(Caption-style text data)
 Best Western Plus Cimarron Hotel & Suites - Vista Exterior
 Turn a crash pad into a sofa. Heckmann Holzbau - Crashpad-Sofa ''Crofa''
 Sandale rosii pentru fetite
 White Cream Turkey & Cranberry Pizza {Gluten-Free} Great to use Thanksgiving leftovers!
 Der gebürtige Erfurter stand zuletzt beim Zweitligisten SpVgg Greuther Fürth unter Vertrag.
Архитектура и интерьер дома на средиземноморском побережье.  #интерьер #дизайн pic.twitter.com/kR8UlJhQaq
* * *
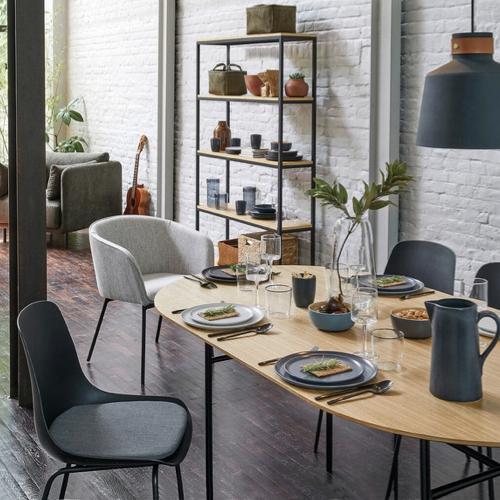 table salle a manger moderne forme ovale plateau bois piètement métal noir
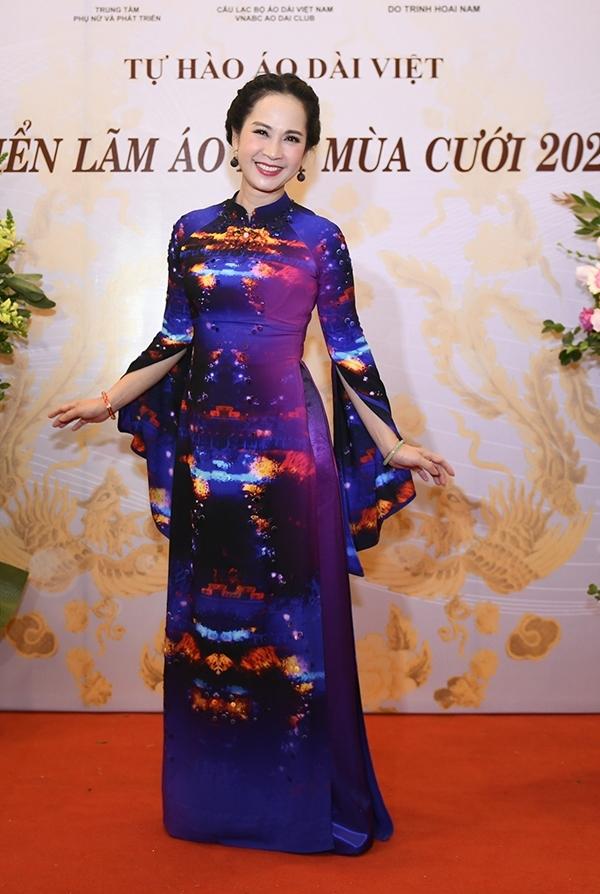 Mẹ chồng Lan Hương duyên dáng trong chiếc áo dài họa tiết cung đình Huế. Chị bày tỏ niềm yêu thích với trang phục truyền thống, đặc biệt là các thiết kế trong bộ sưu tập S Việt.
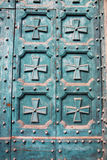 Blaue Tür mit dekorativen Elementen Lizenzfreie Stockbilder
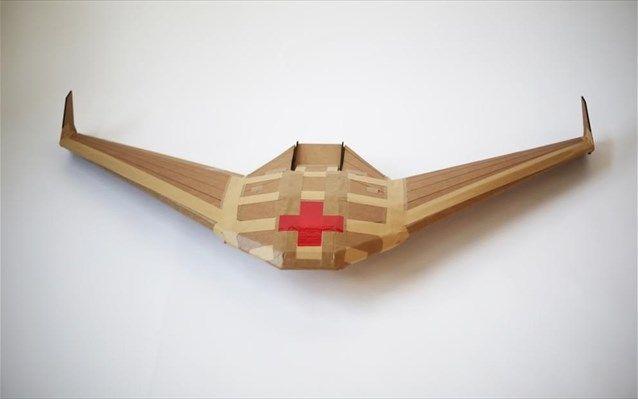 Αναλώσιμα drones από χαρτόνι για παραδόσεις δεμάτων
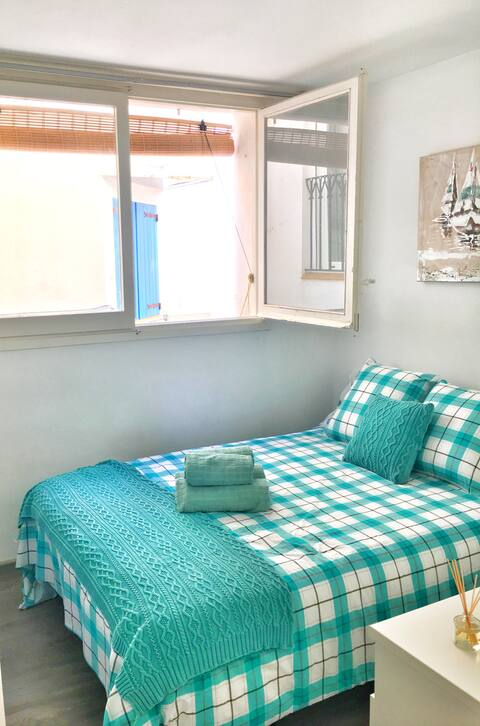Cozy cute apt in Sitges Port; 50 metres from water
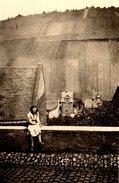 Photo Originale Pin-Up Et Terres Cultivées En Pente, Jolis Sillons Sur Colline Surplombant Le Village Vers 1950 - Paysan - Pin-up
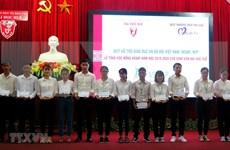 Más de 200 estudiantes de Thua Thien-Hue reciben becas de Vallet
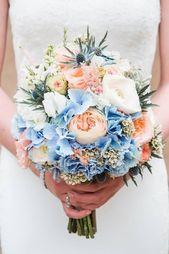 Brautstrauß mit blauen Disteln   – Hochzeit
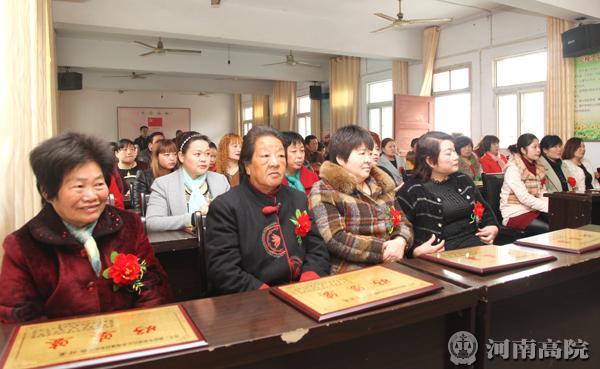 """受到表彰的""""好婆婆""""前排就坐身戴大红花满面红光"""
...
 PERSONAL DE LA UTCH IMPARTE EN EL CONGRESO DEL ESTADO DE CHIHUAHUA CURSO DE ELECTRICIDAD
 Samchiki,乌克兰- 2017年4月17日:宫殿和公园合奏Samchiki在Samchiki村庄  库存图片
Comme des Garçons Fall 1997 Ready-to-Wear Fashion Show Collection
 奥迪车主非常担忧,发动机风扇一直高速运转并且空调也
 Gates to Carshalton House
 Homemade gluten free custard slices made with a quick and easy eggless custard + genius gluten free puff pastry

* **Task objective**
Could you repeat, exactly, only the lines above starting at the one that has "Mẹ chồng Lan" and stopping after the one that has "Blaue Tür mit", without the pictures?

* **Task result**
 Mẹ chồng Lan Hương duyên dáng trong chiếc áo dài họa tiết cung đình Huế. Chị bày tỏ niềm yêu thích với trang phục truyền thống, đặc biệt là các thiết kế trong bộ sưu tập S Việt.
 Blaue Tür mit dekorativen Elementen Lizenzfreie Stockbilder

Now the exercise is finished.